Tomato ketchup has been an inseparable part of our day-to-day meals. Can you imagine relishing those crispy fries or enjoying those crunchy pakoras, without a bowl of tomato ketchup? The answer is no, we are sure. But do you know that this sweet-sour sauce was first invented as medication and not as a condiment?
How ketchup evolved!
The history of ketchup is hard to pin down. However, food experts and scholars believe that its origin can be traced back to China wherein it was known as Ge-thcup or Koe-cheup, which was basically a fish sauce. This fermented sauce was made from fish innards and soybeans. Also, it was salty and had a pungent smell.
By 1736, the sauce had some more twists in the recipe. People started making it by boiling stale beer and some anchovies, which were fermented and later relished as a sauce. Then this recipe went through further changes when sailors took it to England.

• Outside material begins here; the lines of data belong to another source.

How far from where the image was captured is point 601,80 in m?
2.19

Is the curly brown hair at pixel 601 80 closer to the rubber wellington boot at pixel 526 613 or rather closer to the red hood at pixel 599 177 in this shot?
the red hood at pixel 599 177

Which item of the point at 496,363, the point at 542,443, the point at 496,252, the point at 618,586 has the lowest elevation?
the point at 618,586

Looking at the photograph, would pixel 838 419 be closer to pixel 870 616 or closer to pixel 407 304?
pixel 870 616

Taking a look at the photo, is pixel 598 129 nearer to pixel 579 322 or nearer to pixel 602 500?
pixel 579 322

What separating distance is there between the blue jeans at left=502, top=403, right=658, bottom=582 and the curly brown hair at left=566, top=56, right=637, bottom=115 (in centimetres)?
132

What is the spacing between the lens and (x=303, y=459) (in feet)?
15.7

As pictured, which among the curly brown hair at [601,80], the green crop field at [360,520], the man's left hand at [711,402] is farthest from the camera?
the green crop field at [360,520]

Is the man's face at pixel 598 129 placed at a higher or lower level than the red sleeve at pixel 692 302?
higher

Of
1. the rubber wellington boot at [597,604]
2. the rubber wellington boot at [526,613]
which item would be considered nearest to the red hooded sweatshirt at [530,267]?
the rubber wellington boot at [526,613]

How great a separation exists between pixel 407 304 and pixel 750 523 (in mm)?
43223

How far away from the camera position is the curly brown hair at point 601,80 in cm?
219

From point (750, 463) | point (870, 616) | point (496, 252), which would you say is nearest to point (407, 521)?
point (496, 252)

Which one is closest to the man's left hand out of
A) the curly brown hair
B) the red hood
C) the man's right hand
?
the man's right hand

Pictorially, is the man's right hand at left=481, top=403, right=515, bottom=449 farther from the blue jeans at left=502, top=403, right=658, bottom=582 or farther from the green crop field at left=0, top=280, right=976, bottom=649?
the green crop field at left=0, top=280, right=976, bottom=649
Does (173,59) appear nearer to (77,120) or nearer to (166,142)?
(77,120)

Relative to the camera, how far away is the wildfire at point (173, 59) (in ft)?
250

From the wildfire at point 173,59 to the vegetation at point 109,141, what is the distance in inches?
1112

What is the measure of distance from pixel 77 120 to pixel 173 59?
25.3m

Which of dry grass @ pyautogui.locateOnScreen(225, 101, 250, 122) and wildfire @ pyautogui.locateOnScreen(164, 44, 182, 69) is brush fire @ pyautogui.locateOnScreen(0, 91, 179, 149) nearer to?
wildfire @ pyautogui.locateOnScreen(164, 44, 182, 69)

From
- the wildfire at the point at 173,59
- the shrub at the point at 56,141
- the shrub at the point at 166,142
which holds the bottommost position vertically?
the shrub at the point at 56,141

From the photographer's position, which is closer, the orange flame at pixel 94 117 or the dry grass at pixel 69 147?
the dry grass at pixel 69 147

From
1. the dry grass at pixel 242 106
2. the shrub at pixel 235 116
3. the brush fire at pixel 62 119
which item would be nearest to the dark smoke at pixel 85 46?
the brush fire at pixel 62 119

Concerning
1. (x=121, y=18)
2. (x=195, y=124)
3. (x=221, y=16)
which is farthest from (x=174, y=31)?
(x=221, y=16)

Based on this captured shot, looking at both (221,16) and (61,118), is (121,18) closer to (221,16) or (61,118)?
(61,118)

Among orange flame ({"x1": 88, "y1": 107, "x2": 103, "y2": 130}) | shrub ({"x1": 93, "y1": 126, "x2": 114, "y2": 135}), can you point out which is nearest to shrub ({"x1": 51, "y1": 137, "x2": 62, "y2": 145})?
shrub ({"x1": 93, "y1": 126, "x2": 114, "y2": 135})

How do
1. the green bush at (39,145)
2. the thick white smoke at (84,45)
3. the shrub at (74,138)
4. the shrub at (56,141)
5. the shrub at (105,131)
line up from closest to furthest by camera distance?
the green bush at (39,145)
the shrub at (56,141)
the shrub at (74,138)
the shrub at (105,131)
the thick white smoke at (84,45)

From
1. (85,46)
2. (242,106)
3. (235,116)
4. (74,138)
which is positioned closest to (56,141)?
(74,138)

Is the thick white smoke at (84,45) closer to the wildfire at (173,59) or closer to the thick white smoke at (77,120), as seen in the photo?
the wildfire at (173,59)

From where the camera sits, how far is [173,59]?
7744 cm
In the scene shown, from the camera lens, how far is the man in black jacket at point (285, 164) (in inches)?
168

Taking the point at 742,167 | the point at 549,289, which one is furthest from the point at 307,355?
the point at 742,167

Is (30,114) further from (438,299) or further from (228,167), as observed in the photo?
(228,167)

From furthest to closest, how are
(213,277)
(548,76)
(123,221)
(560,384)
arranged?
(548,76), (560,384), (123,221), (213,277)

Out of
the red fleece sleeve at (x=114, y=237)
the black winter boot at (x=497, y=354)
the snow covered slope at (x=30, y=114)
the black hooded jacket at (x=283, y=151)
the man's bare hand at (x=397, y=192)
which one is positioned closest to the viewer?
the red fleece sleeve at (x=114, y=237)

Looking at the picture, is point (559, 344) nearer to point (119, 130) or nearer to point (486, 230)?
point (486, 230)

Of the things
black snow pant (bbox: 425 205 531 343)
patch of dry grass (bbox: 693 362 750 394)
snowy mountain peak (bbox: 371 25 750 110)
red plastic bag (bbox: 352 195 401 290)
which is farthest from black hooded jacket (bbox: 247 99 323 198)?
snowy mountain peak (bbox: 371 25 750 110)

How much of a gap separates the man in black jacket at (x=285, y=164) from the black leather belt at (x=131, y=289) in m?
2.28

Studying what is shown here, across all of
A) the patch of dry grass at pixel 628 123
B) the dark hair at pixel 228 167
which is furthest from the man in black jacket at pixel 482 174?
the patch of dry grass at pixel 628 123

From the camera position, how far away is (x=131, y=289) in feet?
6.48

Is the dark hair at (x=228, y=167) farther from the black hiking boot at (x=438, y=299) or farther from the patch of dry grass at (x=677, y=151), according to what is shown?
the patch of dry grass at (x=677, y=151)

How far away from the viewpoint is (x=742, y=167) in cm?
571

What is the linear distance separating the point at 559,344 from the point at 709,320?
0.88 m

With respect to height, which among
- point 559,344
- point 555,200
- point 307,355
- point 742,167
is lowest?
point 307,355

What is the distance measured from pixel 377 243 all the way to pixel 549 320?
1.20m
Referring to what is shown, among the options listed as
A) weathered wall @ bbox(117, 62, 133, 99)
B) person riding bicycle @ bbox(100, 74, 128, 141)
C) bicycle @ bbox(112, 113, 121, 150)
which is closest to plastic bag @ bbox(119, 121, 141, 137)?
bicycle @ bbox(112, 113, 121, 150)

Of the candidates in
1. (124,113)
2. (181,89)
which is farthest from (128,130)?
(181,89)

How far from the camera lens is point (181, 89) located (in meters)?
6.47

There, it went through several other experiments.
But the first known published tomato ketchup recipe appeared in 1812, written by scientist and horticulturalist, James Mease who is also credited with inventing tomato-based ketchup.
Ketchup was used as medicine
In the 1830s, tomato ketchup used to be sold as a medicine, claiming to cure ailments like diarrhoea, indigestion, and jaundice. The idea was first proposed by Dr. John Cook Bennett, an American physician, in 1834, who is said to sell the recipe later in form of 'tomato pills'.
The tomato pill craze
All of you know that tomatoes are a vegetable, right?. But, botanically speaking, they are fruits. However, tomatoes are treated as a vegetable in the culinary realm. In fact, they are the second most popular vegetable, after potatoes today, suggest some estimates. Now, let’s turn on the time machine and go back by some 200 years ago. Back then, tomatoes used to be found in a flower pot rather than on a dinner plate. Gardeners would grow ornamental tomatoes because they thought these looked interesting. But few thought to actually eat them.
However, once Dr. Bennet’s pills hit the market claiming medicinal properties of tomatoes, brigades of copycats began selling their own tomato-based pills initiating a tomato pill war.
Unfortunately, some of these copycats simply sold laxatives with no trace of tomatoes. They also made wild claims that their pills could cure everything from scurvy, a condition caused by vitamin C deficiency to brittle bones. Due to these false claims, the ketchup medicine empire collapsed in 1850.
A condiment, not a medicine
The end of tomato pills didn’t mean that the product as a whole went away, though. Decades later, in 1876, Henry Heinz, an American entrepreneur came up with today’s version of tomato ketchup by creating it with ripe tomatoes, distilled vinegar, brown sugar, salt, and a variety of spices. This recipe gained traction as a non-medicinal condiment and was first introduced as "catsup" in Pittsburgh, Pennsylvania.